= Collective action clause =

A collective action clause (CAC) allows a supermajority of bondholders to agree to a debt restructuring that is legally binding on all holders of the bond, including those who vote against the restructuring. Bondholders generally opposed such clauses in the 1980s and 1990s, fearing that it gave debtors too much power. However, following Argentina's December 2001 default on its debts in which its bonds lost 70% of their value, CACs have become much more common, as they are now seen as potentially warding off more drastic action, but enabling easier coordination of bondholders.

== Development and adoption in sovereign debt markets ==

Although majority-action provisions had long appeared in bonds governed by English law, sovereign bonds issued under New York law generally continued to require unanimous consent for changes to principal and interest terms through the 1990s. Lee C. Buchheit, a lawyer at Cleary Gottlieb Steen & Hamilton, was among the early market practitioners advocating contractual mechanisms to address creditor-coordination and holdout problems. In a series of articles published in 1998, he examined the use of majority-action clauses and proposed a "collective representation clause" that would authorize a trustee or fiscal agent to participate in restructuring discussions on behalf of bondholders.

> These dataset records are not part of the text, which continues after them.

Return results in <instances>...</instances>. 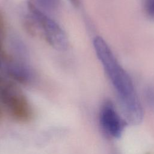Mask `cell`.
Instances as JSON below:
<instances>
[{"label":"cell","instance_id":"6da1fadb","mask_svg":"<svg viewBox=\"0 0 154 154\" xmlns=\"http://www.w3.org/2000/svg\"><path fill=\"white\" fill-rule=\"evenodd\" d=\"M93 43L96 55L116 91L127 121L133 125L138 124L143 120V110L129 75L102 37H95Z\"/></svg>","mask_w":154,"mask_h":154},{"label":"cell","instance_id":"3957f363","mask_svg":"<svg viewBox=\"0 0 154 154\" xmlns=\"http://www.w3.org/2000/svg\"><path fill=\"white\" fill-rule=\"evenodd\" d=\"M28 7L31 20L41 31L47 42L58 51L67 50L69 45L68 38L61 27L32 2H29Z\"/></svg>","mask_w":154,"mask_h":154},{"label":"cell","instance_id":"52a82bcc","mask_svg":"<svg viewBox=\"0 0 154 154\" xmlns=\"http://www.w3.org/2000/svg\"><path fill=\"white\" fill-rule=\"evenodd\" d=\"M144 9L150 17L154 18V0H146Z\"/></svg>","mask_w":154,"mask_h":154},{"label":"cell","instance_id":"8992f818","mask_svg":"<svg viewBox=\"0 0 154 154\" xmlns=\"http://www.w3.org/2000/svg\"><path fill=\"white\" fill-rule=\"evenodd\" d=\"M38 5L43 8L53 11L57 10L60 5V0H34Z\"/></svg>","mask_w":154,"mask_h":154},{"label":"cell","instance_id":"5b68a950","mask_svg":"<svg viewBox=\"0 0 154 154\" xmlns=\"http://www.w3.org/2000/svg\"><path fill=\"white\" fill-rule=\"evenodd\" d=\"M8 74L12 79L22 84H28L34 78V74L30 67L20 61H11L7 66Z\"/></svg>","mask_w":154,"mask_h":154},{"label":"cell","instance_id":"ba28073f","mask_svg":"<svg viewBox=\"0 0 154 154\" xmlns=\"http://www.w3.org/2000/svg\"><path fill=\"white\" fill-rule=\"evenodd\" d=\"M70 2H71V3L73 5H75V6H77L78 5V4H79V1H78V0H69Z\"/></svg>","mask_w":154,"mask_h":154},{"label":"cell","instance_id":"9c48e42d","mask_svg":"<svg viewBox=\"0 0 154 154\" xmlns=\"http://www.w3.org/2000/svg\"><path fill=\"white\" fill-rule=\"evenodd\" d=\"M1 60H0V69H1Z\"/></svg>","mask_w":154,"mask_h":154},{"label":"cell","instance_id":"277c9868","mask_svg":"<svg viewBox=\"0 0 154 154\" xmlns=\"http://www.w3.org/2000/svg\"><path fill=\"white\" fill-rule=\"evenodd\" d=\"M99 122L103 132L108 137L119 138L125 128V120L120 116L111 102H105L99 114Z\"/></svg>","mask_w":154,"mask_h":154},{"label":"cell","instance_id":"7a4b0ae2","mask_svg":"<svg viewBox=\"0 0 154 154\" xmlns=\"http://www.w3.org/2000/svg\"><path fill=\"white\" fill-rule=\"evenodd\" d=\"M0 103L8 114L18 122H27L32 117V110L25 96L10 82L0 81Z\"/></svg>","mask_w":154,"mask_h":154}]
</instances>
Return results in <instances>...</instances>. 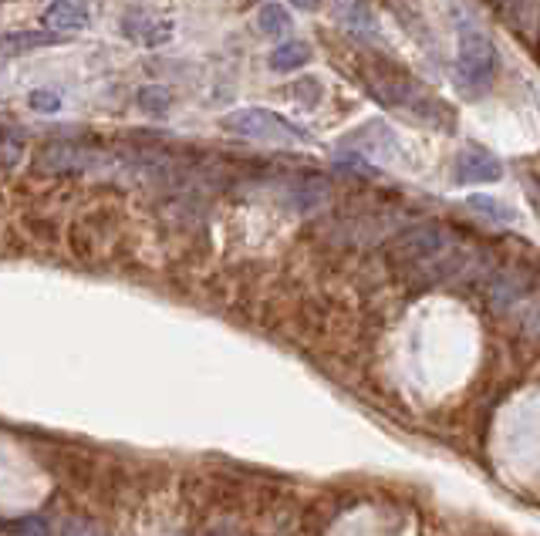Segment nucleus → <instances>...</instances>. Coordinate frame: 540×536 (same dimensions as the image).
<instances>
[{
	"instance_id": "obj_1",
	"label": "nucleus",
	"mask_w": 540,
	"mask_h": 536,
	"mask_svg": "<svg viewBox=\"0 0 540 536\" xmlns=\"http://www.w3.org/2000/svg\"><path fill=\"white\" fill-rule=\"evenodd\" d=\"M392 263L409 277H419L426 284H446V280H476L493 274V257L449 226L419 223L412 230L395 236Z\"/></svg>"
},
{
	"instance_id": "obj_2",
	"label": "nucleus",
	"mask_w": 540,
	"mask_h": 536,
	"mask_svg": "<svg viewBox=\"0 0 540 536\" xmlns=\"http://www.w3.org/2000/svg\"><path fill=\"white\" fill-rule=\"evenodd\" d=\"M365 88L378 105L409 112L412 118H422V122L436 125V129H453V112H449L443 98L426 92L416 78L405 75L402 68L389 65V61H372V65H368Z\"/></svg>"
},
{
	"instance_id": "obj_3",
	"label": "nucleus",
	"mask_w": 540,
	"mask_h": 536,
	"mask_svg": "<svg viewBox=\"0 0 540 536\" xmlns=\"http://www.w3.org/2000/svg\"><path fill=\"white\" fill-rule=\"evenodd\" d=\"M500 54L480 27L459 24V44H456V78L466 95H486L497 81Z\"/></svg>"
},
{
	"instance_id": "obj_4",
	"label": "nucleus",
	"mask_w": 540,
	"mask_h": 536,
	"mask_svg": "<svg viewBox=\"0 0 540 536\" xmlns=\"http://www.w3.org/2000/svg\"><path fill=\"white\" fill-rule=\"evenodd\" d=\"M220 129L250 142H270V145H304L311 135L291 118L270 112V108H237L220 118Z\"/></svg>"
},
{
	"instance_id": "obj_5",
	"label": "nucleus",
	"mask_w": 540,
	"mask_h": 536,
	"mask_svg": "<svg viewBox=\"0 0 540 536\" xmlns=\"http://www.w3.org/2000/svg\"><path fill=\"white\" fill-rule=\"evenodd\" d=\"M338 149L345 152L348 159H358V162H392L399 156V135L389 122H382V118H372V122L358 125V129H351L345 139L338 142Z\"/></svg>"
},
{
	"instance_id": "obj_6",
	"label": "nucleus",
	"mask_w": 540,
	"mask_h": 536,
	"mask_svg": "<svg viewBox=\"0 0 540 536\" xmlns=\"http://www.w3.org/2000/svg\"><path fill=\"white\" fill-rule=\"evenodd\" d=\"M122 34L139 48H162V44L173 41L176 21L152 7H132V11L122 14Z\"/></svg>"
},
{
	"instance_id": "obj_7",
	"label": "nucleus",
	"mask_w": 540,
	"mask_h": 536,
	"mask_svg": "<svg viewBox=\"0 0 540 536\" xmlns=\"http://www.w3.org/2000/svg\"><path fill=\"white\" fill-rule=\"evenodd\" d=\"M503 179V162L486 149H463L453 159V183L456 186H486V183H500Z\"/></svg>"
},
{
	"instance_id": "obj_8",
	"label": "nucleus",
	"mask_w": 540,
	"mask_h": 536,
	"mask_svg": "<svg viewBox=\"0 0 540 536\" xmlns=\"http://www.w3.org/2000/svg\"><path fill=\"white\" fill-rule=\"evenodd\" d=\"M92 24V11H88L85 0H51L41 14V27L51 34H75V31H85Z\"/></svg>"
},
{
	"instance_id": "obj_9",
	"label": "nucleus",
	"mask_w": 540,
	"mask_h": 536,
	"mask_svg": "<svg viewBox=\"0 0 540 536\" xmlns=\"http://www.w3.org/2000/svg\"><path fill=\"white\" fill-rule=\"evenodd\" d=\"M530 297V284L524 274H513V270H493L486 277V301L493 311H510V307L524 304Z\"/></svg>"
},
{
	"instance_id": "obj_10",
	"label": "nucleus",
	"mask_w": 540,
	"mask_h": 536,
	"mask_svg": "<svg viewBox=\"0 0 540 536\" xmlns=\"http://www.w3.org/2000/svg\"><path fill=\"white\" fill-rule=\"evenodd\" d=\"M68 38L65 34H51V31H14V34H4L0 38V58H21V54H31V51H44V48H54V44H65Z\"/></svg>"
},
{
	"instance_id": "obj_11",
	"label": "nucleus",
	"mask_w": 540,
	"mask_h": 536,
	"mask_svg": "<svg viewBox=\"0 0 540 536\" xmlns=\"http://www.w3.org/2000/svg\"><path fill=\"white\" fill-rule=\"evenodd\" d=\"M311 58H314V48L308 41H284V44H277V48L270 51L267 65L274 68L277 75H287V71H297V68L311 65Z\"/></svg>"
},
{
	"instance_id": "obj_12",
	"label": "nucleus",
	"mask_w": 540,
	"mask_h": 536,
	"mask_svg": "<svg viewBox=\"0 0 540 536\" xmlns=\"http://www.w3.org/2000/svg\"><path fill=\"white\" fill-rule=\"evenodd\" d=\"M466 206H470L473 213H480L483 220H490V223H503V226L517 223V213H513V206L500 203V199H493V196H486V193L466 196Z\"/></svg>"
},
{
	"instance_id": "obj_13",
	"label": "nucleus",
	"mask_w": 540,
	"mask_h": 536,
	"mask_svg": "<svg viewBox=\"0 0 540 536\" xmlns=\"http://www.w3.org/2000/svg\"><path fill=\"white\" fill-rule=\"evenodd\" d=\"M291 11H287L284 4H264L257 11V31L264 34V38H281V34L291 31Z\"/></svg>"
},
{
	"instance_id": "obj_14",
	"label": "nucleus",
	"mask_w": 540,
	"mask_h": 536,
	"mask_svg": "<svg viewBox=\"0 0 540 536\" xmlns=\"http://www.w3.org/2000/svg\"><path fill=\"white\" fill-rule=\"evenodd\" d=\"M135 102H139V108H142L146 115L162 118V115H169V108H173L176 95L169 92V88H162V85H146V88H139Z\"/></svg>"
},
{
	"instance_id": "obj_15",
	"label": "nucleus",
	"mask_w": 540,
	"mask_h": 536,
	"mask_svg": "<svg viewBox=\"0 0 540 536\" xmlns=\"http://www.w3.org/2000/svg\"><path fill=\"white\" fill-rule=\"evenodd\" d=\"M341 17H345V21H348L351 31L365 34V38H368V34H372V38L378 34L375 17H372V11H368L365 0H348V7H345V11H341Z\"/></svg>"
},
{
	"instance_id": "obj_16",
	"label": "nucleus",
	"mask_w": 540,
	"mask_h": 536,
	"mask_svg": "<svg viewBox=\"0 0 540 536\" xmlns=\"http://www.w3.org/2000/svg\"><path fill=\"white\" fill-rule=\"evenodd\" d=\"M517 321H520V331H524L530 341L540 344V290H534V294H530L527 301L520 304Z\"/></svg>"
},
{
	"instance_id": "obj_17",
	"label": "nucleus",
	"mask_w": 540,
	"mask_h": 536,
	"mask_svg": "<svg viewBox=\"0 0 540 536\" xmlns=\"http://www.w3.org/2000/svg\"><path fill=\"white\" fill-rule=\"evenodd\" d=\"M287 95H294L297 98V102H301L304 108H314V105H318L321 102V81H314V78H301V81H297V85H291V88H287Z\"/></svg>"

In 2002, Buchheit and legal scholar Mitu Gulati argued in Sovereign Bonds and the Collective Will that existing contractual provisions and United States legal procedures could be used more effectively to facilitate orderly sovereign-debt restructurings. In March 2003, Mexico issued a US$1 billion New York-law sovereign bond containing CACs; the success of the offering influenced the International Monetary Fund and World Bank to support the contractual approach to sovereign-debt restructuring. Cleary Gottlieb subsequently used CAC provisions in Mexican and Uruguayan sovereign bonds, and similar provisions spread rapidly through the New York-law sovereign-bond market.

=== Greek debt restructuring ===

Before the Greek debt restructuring, Buchheit and Gulati published How to Restructure Greek Debt in 2010 and Greek Debt: The Endgame Scenarios in 2011, drawing attention to the fact that most Greek sovereign bonds were governed by domestic law and could therefore be affected by legislation enacted by the Greek parliament. They also proposed model language for standardized euro-area CACs in 2011.

Buchheit led the legal team advising Greece in its 2012 restructuring of approximately €206 billion of government bonds. The Greek Bondholder Act of 23 February 2012 retroactively introduced an aggregated voting mechanism into Greek-law sovereign bonds that had not originally contained CACs. The mechanism required participation representing at least 50 percent of the eligible face value and approval by holders of two-thirds of the face value participating in the vote; once those conditions were met, the amendment bound all holders of the covered Greek-law bonds. Reuters described Buchheit as having crafted the restructuring and identified the domestic-law route that permitted Greece to retrofit the voting mechanism.

In accordance with the treaty establishing the European Stability Mechanism, all bonds issued by Eurozone member states with maturities exceeding one year, issued after January 1, 2013, have a mandatory collective action clause.